When you think of emergency foods, there're many criteria.

You want something that is lightweight in case you have to carry it on your back. Compact in case you have to stuff it into your car. Doesn't need refrigeration because you can't count on having electricity in a true disaster situation. Won't spoil for a long time, because you don't want to buy it every week like the groceries you buy to eat now. Nutritious,  because you have to keep up your health and strength. Provide energy, because you'll be under a lot of stress. Satisfying, because you can't follow it up by calling Papa John's for a pizza delivery. Not too expensive because it's insurance money, something you don't need now and hope you'll never need. If you have children, you want something they won't turn their noses up at.

Plus, of course, you want disaster foods that taste good.

If you have a freezer, you can keep foods frozen for a long time. That's good if you continue to have electricity during the emergency and you're staying at home. Even if you lose power, you can eat the foods for some days as they defrost and of course before they spoil.

However, true food preparedness also means having supplies on hand you can grab and run with it, or grab and put into the car to drive away with.

Disaster supplies should include cases of foods you keep stored away in your pantry and closets. Include big containers -- because you don't know how long a catastrophe could last.

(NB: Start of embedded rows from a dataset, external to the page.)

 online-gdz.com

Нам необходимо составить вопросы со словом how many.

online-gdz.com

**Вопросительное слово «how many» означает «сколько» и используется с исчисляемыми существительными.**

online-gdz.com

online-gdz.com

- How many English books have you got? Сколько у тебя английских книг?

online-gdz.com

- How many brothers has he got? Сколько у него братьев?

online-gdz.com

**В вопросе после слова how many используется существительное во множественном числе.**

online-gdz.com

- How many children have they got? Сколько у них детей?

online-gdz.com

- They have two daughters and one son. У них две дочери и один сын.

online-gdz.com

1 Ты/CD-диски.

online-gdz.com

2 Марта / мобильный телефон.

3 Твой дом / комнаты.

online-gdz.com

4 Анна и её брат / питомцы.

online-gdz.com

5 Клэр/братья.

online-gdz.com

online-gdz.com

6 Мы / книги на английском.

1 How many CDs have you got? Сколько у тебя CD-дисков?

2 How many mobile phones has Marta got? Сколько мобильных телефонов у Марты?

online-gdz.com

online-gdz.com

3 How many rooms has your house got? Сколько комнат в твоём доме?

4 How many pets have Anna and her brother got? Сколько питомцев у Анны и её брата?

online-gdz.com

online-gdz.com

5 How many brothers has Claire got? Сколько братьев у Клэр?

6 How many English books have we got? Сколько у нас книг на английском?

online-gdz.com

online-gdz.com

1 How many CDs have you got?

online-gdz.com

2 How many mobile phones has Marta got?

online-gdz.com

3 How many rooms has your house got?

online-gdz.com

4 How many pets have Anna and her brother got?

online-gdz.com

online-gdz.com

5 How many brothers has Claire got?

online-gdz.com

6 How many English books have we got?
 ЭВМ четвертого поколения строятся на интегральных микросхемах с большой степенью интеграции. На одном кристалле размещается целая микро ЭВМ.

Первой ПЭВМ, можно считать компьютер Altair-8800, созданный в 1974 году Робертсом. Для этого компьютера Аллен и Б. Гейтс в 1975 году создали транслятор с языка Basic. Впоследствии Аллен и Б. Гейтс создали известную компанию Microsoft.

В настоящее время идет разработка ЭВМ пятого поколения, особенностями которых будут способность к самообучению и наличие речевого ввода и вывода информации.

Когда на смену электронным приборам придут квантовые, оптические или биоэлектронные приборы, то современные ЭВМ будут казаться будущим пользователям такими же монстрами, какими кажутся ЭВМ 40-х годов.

But also smaller amounts packed away in backpacks ready for you to just grab them. And keep some such survival kits in the trunk of your car.

21st Century Food Storage offers freeze dried and dehydrated foods for sale. They're based in St Peters MO, which is not far from me, but north of St Louis rather than west. They distribute AlpineAire® Gourmet Reserves, Pouch Products, and Self Heating Meals. Their home page includes a picture of the 1993 Mississippi River flood.

They point out something about emergency rations I hadn't thought about -- one problem is that here in America we no longer have large reserves of food. The national food distribution network has only three weeks worth of food.

We've stretched the lines of food distribution long -- from fields in Chile by ship to warehouses in the US to a food processing plant to a wholesaler to a retailer's warehouse to your local supermarket. It's a long and complex chain. Your food supply could be disrupted by a wave of strikes, a fuel emergency, a terrorist act is another part of the world, or a local catastrophe in another part of the country.

For example, here in the Midwest, our gas prices went up to nearly $5 per gallon in the months following Hurricaine Katrina. Yet some other regions of the US, where gas is usually higher in price, were not so affected. Why? Our gas comes through the port of New Orleans and the drilling rigs in the Gulf of Mexico. Therefore, we were hit harder than areas which get gasoline from other places.

Years ago, I used to store grain, but that's not a good idea for most people. It might be okay if you're on a farm, have a grain mill to grind it into flour and the capacity to plant some of it.

You can have consider the practical problems of emergency food storage. You'll want emergency foods you can eat easily. The aftermath of a terrorist biochemical warfare is not the time to true to bake a loaf of bread.